Best Integrated Human Practices
Our Human Practices created a continuous feedback loop that fundamentally shaped BiomniGEM's core architecture and mission:
- Strategic Pivot through Community Feedback: Deep-dive interviews with molecular biologists revealed that 80% struggle with workflow friction across 3-5 different tools. This led us to pivot from a pure "data analyzer" to an integrated "intelligent workbench" with natural language interface, directly addressing the real bottleneck in bioinformatics.
- Domain-Specific AI Development: Expert review from cell biologists, AI researchers, and clinical oncologists exposed critical flaws in generic AI reasoning for biology. We co-developed the BioCoT engine with 500+ biological rules, ensuring AI outputs are "biologically plausible, not just logically correct."
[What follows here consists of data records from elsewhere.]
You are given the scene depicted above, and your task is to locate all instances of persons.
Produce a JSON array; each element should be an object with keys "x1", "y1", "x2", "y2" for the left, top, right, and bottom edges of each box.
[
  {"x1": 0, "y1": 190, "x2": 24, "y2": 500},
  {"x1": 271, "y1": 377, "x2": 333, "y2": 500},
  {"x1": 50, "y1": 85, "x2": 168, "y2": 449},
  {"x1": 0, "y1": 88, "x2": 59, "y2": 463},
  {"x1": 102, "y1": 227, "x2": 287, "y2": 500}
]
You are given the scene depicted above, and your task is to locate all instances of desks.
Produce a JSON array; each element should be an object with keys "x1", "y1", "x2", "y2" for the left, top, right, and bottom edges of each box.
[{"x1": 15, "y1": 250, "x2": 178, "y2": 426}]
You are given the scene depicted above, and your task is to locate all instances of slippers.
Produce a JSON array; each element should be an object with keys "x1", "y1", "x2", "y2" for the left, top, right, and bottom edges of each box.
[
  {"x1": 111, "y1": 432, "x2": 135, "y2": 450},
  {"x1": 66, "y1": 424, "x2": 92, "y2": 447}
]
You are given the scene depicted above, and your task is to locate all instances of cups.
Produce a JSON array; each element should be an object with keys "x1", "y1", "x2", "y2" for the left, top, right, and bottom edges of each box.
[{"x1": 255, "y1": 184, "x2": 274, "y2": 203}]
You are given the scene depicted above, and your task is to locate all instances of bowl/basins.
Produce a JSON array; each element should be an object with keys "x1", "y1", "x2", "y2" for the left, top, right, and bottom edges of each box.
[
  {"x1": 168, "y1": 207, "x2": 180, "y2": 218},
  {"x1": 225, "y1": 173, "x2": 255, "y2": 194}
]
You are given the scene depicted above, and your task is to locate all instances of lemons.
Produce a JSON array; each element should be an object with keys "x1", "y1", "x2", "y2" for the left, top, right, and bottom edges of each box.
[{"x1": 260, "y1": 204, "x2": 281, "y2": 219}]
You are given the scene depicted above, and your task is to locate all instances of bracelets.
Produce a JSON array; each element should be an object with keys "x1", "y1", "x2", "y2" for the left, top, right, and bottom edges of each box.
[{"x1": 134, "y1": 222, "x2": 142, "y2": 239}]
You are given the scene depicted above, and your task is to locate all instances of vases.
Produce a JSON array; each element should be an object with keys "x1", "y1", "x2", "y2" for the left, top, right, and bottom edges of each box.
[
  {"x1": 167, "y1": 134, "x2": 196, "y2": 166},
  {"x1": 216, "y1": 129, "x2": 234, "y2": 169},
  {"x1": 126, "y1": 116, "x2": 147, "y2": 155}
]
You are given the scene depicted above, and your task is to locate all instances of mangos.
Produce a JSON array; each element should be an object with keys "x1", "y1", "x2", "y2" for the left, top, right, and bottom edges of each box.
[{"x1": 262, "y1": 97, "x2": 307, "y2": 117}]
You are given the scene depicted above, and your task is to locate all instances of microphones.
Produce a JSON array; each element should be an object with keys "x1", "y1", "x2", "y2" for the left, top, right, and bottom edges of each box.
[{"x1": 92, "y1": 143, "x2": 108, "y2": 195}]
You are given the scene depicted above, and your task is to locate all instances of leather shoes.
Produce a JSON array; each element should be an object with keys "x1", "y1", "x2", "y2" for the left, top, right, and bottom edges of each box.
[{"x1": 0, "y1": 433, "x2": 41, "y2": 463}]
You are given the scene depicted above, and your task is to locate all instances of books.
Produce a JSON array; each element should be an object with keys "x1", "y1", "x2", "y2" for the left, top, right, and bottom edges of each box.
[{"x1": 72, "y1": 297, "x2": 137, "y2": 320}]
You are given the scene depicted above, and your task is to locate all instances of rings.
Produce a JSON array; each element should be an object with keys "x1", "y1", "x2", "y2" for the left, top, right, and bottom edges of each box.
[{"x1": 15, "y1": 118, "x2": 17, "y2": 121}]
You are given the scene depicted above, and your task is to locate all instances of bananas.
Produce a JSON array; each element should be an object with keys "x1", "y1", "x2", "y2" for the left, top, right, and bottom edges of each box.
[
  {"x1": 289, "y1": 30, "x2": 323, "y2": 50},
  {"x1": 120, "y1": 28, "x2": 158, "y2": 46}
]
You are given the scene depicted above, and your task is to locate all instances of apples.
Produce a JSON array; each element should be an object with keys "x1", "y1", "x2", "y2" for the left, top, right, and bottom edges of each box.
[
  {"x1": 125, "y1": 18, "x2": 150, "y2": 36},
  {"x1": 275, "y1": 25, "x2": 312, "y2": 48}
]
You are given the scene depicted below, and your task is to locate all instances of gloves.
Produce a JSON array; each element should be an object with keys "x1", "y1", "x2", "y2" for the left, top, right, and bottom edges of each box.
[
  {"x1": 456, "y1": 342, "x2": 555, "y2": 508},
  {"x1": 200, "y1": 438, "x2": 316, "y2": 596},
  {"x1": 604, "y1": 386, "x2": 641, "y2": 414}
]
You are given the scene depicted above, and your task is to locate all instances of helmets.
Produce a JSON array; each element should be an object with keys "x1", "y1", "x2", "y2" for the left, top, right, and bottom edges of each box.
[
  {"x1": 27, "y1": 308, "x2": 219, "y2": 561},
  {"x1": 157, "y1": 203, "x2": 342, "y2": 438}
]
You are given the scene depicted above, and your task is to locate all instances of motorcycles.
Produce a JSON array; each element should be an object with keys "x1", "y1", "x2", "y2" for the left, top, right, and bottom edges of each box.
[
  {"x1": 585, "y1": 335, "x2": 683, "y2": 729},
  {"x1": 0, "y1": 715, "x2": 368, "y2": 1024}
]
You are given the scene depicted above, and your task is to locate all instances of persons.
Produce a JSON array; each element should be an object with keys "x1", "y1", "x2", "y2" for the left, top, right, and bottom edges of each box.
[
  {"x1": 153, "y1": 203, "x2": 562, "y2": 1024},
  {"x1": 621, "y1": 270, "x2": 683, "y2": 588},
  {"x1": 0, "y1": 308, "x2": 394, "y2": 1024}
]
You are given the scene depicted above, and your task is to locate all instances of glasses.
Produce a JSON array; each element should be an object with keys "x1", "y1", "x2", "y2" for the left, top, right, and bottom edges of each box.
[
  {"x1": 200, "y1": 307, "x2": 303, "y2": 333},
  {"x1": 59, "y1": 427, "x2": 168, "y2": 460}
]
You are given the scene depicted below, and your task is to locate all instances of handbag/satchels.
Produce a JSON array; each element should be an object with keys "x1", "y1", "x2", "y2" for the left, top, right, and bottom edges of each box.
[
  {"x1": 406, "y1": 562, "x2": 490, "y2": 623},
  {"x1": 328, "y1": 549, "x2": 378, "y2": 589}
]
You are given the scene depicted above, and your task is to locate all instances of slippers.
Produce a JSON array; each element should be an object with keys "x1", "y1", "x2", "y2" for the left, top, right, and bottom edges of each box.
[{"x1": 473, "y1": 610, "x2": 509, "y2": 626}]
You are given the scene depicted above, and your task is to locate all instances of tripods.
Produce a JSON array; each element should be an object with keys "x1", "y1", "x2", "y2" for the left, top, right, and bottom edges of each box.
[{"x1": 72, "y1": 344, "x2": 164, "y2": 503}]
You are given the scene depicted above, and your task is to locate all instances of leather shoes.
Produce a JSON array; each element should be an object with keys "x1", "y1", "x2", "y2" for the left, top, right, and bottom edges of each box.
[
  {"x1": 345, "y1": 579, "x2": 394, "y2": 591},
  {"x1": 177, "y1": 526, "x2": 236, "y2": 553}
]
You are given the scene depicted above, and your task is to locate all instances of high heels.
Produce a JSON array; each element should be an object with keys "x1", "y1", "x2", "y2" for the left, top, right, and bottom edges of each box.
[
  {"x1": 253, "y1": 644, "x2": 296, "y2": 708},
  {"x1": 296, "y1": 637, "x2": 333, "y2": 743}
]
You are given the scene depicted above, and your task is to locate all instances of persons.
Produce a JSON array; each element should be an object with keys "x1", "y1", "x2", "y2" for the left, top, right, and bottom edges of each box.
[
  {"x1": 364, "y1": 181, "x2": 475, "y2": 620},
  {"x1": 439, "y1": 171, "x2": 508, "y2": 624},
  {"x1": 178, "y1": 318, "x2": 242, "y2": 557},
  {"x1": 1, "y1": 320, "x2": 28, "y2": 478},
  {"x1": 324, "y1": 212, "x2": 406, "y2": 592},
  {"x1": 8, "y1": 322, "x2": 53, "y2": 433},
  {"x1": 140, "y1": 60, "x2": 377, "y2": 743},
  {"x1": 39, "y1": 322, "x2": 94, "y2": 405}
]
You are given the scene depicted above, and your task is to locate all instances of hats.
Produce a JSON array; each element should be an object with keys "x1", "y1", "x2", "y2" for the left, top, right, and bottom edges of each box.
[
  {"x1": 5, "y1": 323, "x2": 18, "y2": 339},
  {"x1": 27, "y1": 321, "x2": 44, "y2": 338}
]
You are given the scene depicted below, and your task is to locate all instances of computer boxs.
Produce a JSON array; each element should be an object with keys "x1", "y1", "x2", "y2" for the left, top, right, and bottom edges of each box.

- User-Centered Design Evolution: Testing with students (high school to PhD level) revealed "information overload" and "blank canvas" problems. We redesigned the interface with layered outputs, guided analysis modules, and integrated teaching mode, transforming the AI from passive respondent to proactive research assistant.
- Platform Expansion Based on iGEM Community Needs: Workshop feedback from iGEM teams revealed that "collaboration chaos" and version control were bigger challenges than analysis itself. This drove our evolution from an analysis tool to a comprehensive DBTL platform with context-aware AI and design-to-data linkage.
- Ethical and Security Framework: Proactive engagement with bioethics, IP security, and publishing experts led to integrated safeguards: algorithmic fairness measures, private deployment options, and full data provenance tracking for scientific reproducibility.
Our Achievement Goals
Through BIOMNIGEM, we aim to demonstrate that sophisticated AI can be both powerful and transparent, advancing the field of synthetic biology while maintaining the collaborative and educational spirit of iGEM. Our project represents not just a technical achievement, but a step toward democratizing advanced biological research tools for the global scientific community.